Technology lessons for startups
Almost no startup sets out with the right idea from the beginning. It is quite common to change almost everything about what the company's product should do within a few weeks. From a technology perspective, this is quite challenging: We are used to thinking about creating software that is meant to last, but a startup environment likely means that things won't last very long. Yet, adopting careless attitude towards quality software can be equally fatal, often resulting in a gridlock where nothing can move forward nor backward.
Last winter, I read the book The Lean Startup by Eric Ries. In that book, Ries defines a startup as an instution creating innovation in an uncertain, high-risk environment. Amoung other things, he points out that one of the key concept for a startup is "runway", or in other words: "How much longer can we go?" I was a (part time) product owner at untether by then and mostly looked at this from a product perspective. A lot has been written about runway from a product perspective, for example in the great book by Marty Cagan. And indeed, solid product work is—although important for any software compony—particularly important for startups.
As good as this experience as a product owner was, as clear is it to me that I enjoy engineering just as much. How can an engineering team contribute to stretching out a startup's runway? I'm explicitly addressing this question from an engineering perspective, but I hope that the essence of these thoughts is accessible to people with a product or business background as well.
One of the key points here is something that Eric Ries already emphasizes: Although we often think of runway as a time (typically in months), it makes much more sense to define runway as the number of iterations that can still be done on the product. This is useful, because a key challenge for an early stage startup is to find its product niche. Most ideas for what that niche could be, are wrong. Ries therefore suggests to (i) make sure that (at least some) customers interact with the product as early as possible and (ii) that changes to the product can be done as quickly as possible. Point (i) is mostly in the domain of the product owner/manager and ensures that there is a way to actually learn from customers, point (ii) ensures that we can try out as much as possible before the money runs out. I belive that point (ii) is the responsibility of the engineering team.

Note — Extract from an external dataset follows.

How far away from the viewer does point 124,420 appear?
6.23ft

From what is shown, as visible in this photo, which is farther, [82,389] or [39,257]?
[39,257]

When I worked at zalando, one of the mantra's in the technology department was "API first". It made sense at the time, but back then, I wasn't aware how important this point was. API is short for "application programming interface" and describes the part of a software component that other components interact with. This is where different teams, different stakeholders and typically different technologies interact. There is a strong temptation to simply go ahead and write something that "just works". Resist that temptation. Get everybody together and discuss which component needs to interact with which component. What are the minimal points of contact. If you find out after several pivots that part of your infrastructure can't support your new usecase, then it is much easier to exchange that part of infrastructure if it has only very few points of contact to the rest.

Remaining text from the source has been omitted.